Write out every record in full, exactly as written, please.

────────

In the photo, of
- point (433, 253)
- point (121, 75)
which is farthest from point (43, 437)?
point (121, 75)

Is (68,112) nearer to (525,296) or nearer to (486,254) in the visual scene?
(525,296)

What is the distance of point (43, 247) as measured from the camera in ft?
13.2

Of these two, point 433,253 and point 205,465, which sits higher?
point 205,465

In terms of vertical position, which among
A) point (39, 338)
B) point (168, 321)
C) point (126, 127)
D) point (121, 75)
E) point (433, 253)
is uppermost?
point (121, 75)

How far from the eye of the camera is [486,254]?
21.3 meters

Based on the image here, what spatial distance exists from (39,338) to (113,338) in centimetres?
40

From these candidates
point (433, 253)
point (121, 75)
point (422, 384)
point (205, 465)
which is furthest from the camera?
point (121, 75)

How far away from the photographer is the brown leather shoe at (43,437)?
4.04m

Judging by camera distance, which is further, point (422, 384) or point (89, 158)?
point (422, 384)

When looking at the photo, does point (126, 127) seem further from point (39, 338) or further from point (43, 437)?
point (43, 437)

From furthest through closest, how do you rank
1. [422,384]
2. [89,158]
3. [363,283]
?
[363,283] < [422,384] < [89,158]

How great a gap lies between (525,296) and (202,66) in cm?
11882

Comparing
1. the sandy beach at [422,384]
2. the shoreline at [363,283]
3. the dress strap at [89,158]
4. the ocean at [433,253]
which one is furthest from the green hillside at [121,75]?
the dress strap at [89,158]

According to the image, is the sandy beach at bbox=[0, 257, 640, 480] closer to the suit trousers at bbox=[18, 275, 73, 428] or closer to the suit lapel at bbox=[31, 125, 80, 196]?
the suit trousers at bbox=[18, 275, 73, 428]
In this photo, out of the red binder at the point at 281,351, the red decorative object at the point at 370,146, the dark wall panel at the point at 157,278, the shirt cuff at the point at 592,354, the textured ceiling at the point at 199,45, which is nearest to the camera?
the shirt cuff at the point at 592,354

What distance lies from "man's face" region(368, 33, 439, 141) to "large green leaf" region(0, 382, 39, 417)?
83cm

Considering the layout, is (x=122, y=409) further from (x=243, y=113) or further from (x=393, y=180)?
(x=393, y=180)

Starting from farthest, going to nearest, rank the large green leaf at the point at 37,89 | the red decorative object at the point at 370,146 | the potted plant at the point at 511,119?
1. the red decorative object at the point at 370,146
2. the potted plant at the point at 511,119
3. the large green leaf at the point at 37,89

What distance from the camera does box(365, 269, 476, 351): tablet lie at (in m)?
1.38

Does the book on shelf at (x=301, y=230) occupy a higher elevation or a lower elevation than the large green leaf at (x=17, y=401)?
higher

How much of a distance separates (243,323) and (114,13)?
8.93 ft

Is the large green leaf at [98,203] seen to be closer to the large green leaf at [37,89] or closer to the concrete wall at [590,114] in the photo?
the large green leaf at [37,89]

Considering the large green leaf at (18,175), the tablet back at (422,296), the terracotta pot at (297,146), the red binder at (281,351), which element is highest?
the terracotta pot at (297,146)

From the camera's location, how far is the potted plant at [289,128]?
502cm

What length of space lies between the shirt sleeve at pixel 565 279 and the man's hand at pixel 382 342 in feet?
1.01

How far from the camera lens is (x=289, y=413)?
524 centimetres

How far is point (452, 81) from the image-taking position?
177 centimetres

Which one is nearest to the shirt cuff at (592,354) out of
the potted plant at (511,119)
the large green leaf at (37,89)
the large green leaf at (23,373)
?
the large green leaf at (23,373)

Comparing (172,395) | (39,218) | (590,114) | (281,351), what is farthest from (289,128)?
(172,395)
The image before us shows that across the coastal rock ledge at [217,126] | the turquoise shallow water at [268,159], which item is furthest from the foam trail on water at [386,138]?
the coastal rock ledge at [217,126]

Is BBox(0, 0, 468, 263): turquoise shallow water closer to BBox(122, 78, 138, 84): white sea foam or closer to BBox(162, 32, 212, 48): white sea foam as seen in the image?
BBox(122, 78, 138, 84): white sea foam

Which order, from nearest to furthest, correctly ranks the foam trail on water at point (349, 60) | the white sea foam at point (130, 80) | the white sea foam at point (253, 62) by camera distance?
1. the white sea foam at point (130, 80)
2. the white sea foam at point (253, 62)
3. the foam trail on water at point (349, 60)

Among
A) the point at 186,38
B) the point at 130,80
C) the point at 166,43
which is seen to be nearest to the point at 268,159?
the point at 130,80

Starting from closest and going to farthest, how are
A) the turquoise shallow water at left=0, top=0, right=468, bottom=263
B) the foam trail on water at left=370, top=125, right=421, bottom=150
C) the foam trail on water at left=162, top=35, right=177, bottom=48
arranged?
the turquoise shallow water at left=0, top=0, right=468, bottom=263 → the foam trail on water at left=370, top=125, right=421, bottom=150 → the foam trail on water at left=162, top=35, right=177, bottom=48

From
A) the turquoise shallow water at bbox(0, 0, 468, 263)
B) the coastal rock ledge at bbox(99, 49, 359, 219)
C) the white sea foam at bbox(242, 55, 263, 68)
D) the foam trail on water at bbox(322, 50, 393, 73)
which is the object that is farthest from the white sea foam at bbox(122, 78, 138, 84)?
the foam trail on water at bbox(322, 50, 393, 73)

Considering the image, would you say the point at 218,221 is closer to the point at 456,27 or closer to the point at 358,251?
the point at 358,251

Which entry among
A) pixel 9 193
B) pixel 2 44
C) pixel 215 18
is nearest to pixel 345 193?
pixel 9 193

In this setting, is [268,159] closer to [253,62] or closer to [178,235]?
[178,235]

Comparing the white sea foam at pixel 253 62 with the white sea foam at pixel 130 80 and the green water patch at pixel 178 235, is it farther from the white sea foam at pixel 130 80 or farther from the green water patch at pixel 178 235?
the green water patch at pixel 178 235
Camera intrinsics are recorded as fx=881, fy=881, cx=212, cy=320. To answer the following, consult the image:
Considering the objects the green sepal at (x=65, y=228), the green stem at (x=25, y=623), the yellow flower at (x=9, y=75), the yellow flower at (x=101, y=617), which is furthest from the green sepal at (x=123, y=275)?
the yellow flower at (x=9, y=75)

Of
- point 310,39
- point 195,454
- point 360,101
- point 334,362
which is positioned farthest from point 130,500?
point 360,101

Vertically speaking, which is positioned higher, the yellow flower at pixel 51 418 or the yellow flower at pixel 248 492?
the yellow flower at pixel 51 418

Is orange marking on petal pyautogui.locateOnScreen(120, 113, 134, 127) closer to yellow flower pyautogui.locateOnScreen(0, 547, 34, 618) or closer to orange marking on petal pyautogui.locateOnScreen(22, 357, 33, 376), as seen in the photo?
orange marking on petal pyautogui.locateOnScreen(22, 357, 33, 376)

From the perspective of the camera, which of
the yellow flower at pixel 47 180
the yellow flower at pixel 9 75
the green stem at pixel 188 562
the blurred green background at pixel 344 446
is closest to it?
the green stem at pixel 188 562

────────

__Reply__:
In the photo, of
- point (433, 253)
- point (121, 75)
which is farthest from point (43, 437)?
point (121, 75)

Is (68,112) nearer to (525,296) or nearer to (486,254) in the visual scene?
(525,296)

What is the distance of point (43, 247) as measured from the camera in ft?
13.2

Of these two, point 433,253 and point 205,465, which sits higher?
point 205,465

In terms of vertical position, which among
A) point (39, 338)
B) point (168, 321)
C) point (126, 127)
D) point (121, 75)
E) point (433, 253)
is uppermost?
point (121, 75)

How far from the eye of the camera is [486,254]?
21.3 meters

Based on the image here, what spatial distance exists from (39,338) to (113,338) in centimetres?
40

From these candidates
point (433, 253)
point (121, 75)
point (422, 384)
point (205, 465)
which is furthest from the camera?
point (121, 75)

How far away from the photographer is the brown leather shoe at (43,437)?
4.04m

Judging by camera distance, which is further, point (422, 384) or point (89, 158)?
point (422, 384)

When looking at the photo, does point (126, 127) seem further from point (39, 338) or further from point (43, 437)?
point (43, 437)

From furthest through closest, how do you rank
1. [422,384]
2. [89,158]
3. [363,283]
?
[363,283] < [422,384] < [89,158]

How great a gap lies between (525,296) and (202,66) in cm?
11882

Comparing
1. the sandy beach at [422,384]
2. the shoreline at [363,283]
3. the dress strap at [89,158]
4. the ocean at [433,253]
which one is furthest from the green hillside at [121,75]?
the dress strap at [89,158]

According to the image, is the sandy beach at bbox=[0, 257, 640, 480] closer to the suit trousers at bbox=[18, 275, 73, 428] or closer to the suit lapel at bbox=[31, 125, 80, 196]?
the suit trousers at bbox=[18, 275, 73, 428]
In this photo, out of the red binder at the point at 281,351, the red decorative object at the point at 370,146, the dark wall panel at the point at 157,278, the shirt cuff at the point at 592,354, the textured ceiling at the point at 199,45, which is nearest to the camera?
the shirt cuff at the point at 592,354

What distance lies from "man's face" region(368, 33, 439, 141) to "large green leaf" region(0, 382, 39, 417)?
83cm

Considering the layout, is (x=122, y=409) further from (x=243, y=113) or further from (x=393, y=180)?
(x=393, y=180)

Starting from farthest, going to nearest, rank the large green leaf at the point at 37,89 | the red decorative object at the point at 370,146 | the potted plant at the point at 511,119?
1. the red decorative object at the point at 370,146
2. the potted plant at the point at 511,119
3. the large green leaf at the point at 37,89

What distance from the camera does box(365, 269, 476, 351): tablet lie at (in m)?
1.38

Does the book on shelf at (x=301, y=230) occupy a higher elevation or a lower elevation than the large green leaf at (x=17, y=401)?
higher

How much of a distance separates (243,323) and (114,13)?
8.93 ft

Is the large green leaf at [98,203] seen to be closer to the large green leaf at [37,89] or closer to the concrete wall at [590,114] in the photo?
the large green leaf at [37,89]

Considering the large green leaf at (18,175), the tablet back at (422,296), the terracotta pot at (297,146), the red binder at (281,351), which element is highest?
the terracotta pot at (297,146)

From the camera's location, how far is the potted plant at [289,128]?
502cm

What length of space lies between the shirt sleeve at pixel 565 279 and the man's hand at pixel 382 342 in feet?
1.01

How far from the camera lens is (x=289, y=413)?
524 centimetres

How far is point (452, 81) from the image-taking position?
177 centimetres

Which one is nearest to the shirt cuff at (592,354) out of
the potted plant at (511,119)
the large green leaf at (37,89)
the large green leaf at (23,373)
?
the large green leaf at (23,373)

Comparing (172,395) | (39,218) | (590,114) | (281,351), what is farthest from (289,128)?
(172,395)
The image before us shows that across the coastal rock ledge at [217,126] | the turquoise shallow water at [268,159], which item is furthest from the foam trail on water at [386,138]?
the coastal rock ledge at [217,126]

Is BBox(0, 0, 468, 263): turquoise shallow water closer to BBox(122, 78, 138, 84): white sea foam or closer to BBox(162, 32, 212, 48): white sea foam as seen in the image?
BBox(122, 78, 138, 84): white sea foam

Which order, from nearest to furthest, correctly ranks the foam trail on water at point (349, 60) | the white sea foam at point (130, 80) | the white sea foam at point (253, 62) by camera distance?
1. the white sea foam at point (130, 80)
2. the white sea foam at point (253, 62)
3. the foam trail on water at point (349, 60)

Among
A) the point at 186,38
B) the point at 130,80
C) the point at 166,43
which is seen to be nearest to the point at 268,159?
the point at 130,80

Starting from closest and going to farthest, how are
A) the turquoise shallow water at left=0, top=0, right=468, bottom=263
B) the foam trail on water at left=370, top=125, right=421, bottom=150
C) the foam trail on water at left=162, top=35, right=177, bottom=48
arranged?
the turquoise shallow water at left=0, top=0, right=468, bottom=263 → the foam trail on water at left=370, top=125, right=421, bottom=150 → the foam trail on water at left=162, top=35, right=177, bottom=48

From
A) the turquoise shallow water at bbox(0, 0, 468, 263)
B) the coastal rock ledge at bbox(99, 49, 359, 219)
C) the white sea foam at bbox(242, 55, 263, 68)
D) the foam trail on water at bbox(322, 50, 393, 73)
which is the object that is farthest from the white sea foam at bbox(122, 78, 138, 84)?
the foam trail on water at bbox(322, 50, 393, 73)

Considering the image, would you say the point at 218,221 is closer to the point at 456,27 or closer to the point at 358,251?
the point at 358,251

Which entry among
A) pixel 9 193
B) pixel 2 44
C) pixel 215 18
is nearest to pixel 345 193?
pixel 9 193

In this setting, is [268,159] closer to [253,62] or closer to [178,235]?
[178,235]

Comparing the white sea foam at pixel 253 62 with the white sea foam at pixel 130 80 and the green water patch at pixel 178 235, is it farther from the white sea foam at pixel 130 80 or farther from the green water patch at pixel 178 235?
the green water patch at pixel 178 235
Camera intrinsics are recorded as fx=881, fy=881, cx=212, cy=320. To answer the following, consult the image:
Considering the objects the green sepal at (x=65, y=228), the green stem at (x=25, y=623), the yellow flower at (x=9, y=75), the yellow flower at (x=101, y=617), which is furthest from the green sepal at (x=123, y=275)?
the yellow flower at (x=9, y=75)

Of
- point 310,39
- point 195,454
- point 360,101
- point 334,362
which is positioned farthest from point 130,500?
point 360,101

Vertically speaking, which is positioned higher, the yellow flower at pixel 51 418 or the yellow flower at pixel 248 492?
the yellow flower at pixel 51 418

Is orange marking on petal pyautogui.locateOnScreen(120, 113, 134, 127) closer to yellow flower pyautogui.locateOnScreen(0, 547, 34, 618) or closer to orange marking on petal pyautogui.locateOnScreen(22, 357, 33, 376), as seen in the photo?
orange marking on petal pyautogui.locateOnScreen(22, 357, 33, 376)

From the perspective of the camera, which of
the yellow flower at pixel 47 180
the yellow flower at pixel 9 75
the green stem at pixel 188 562
the blurred green background at pixel 344 446
is closest to it?
the green stem at pixel 188 562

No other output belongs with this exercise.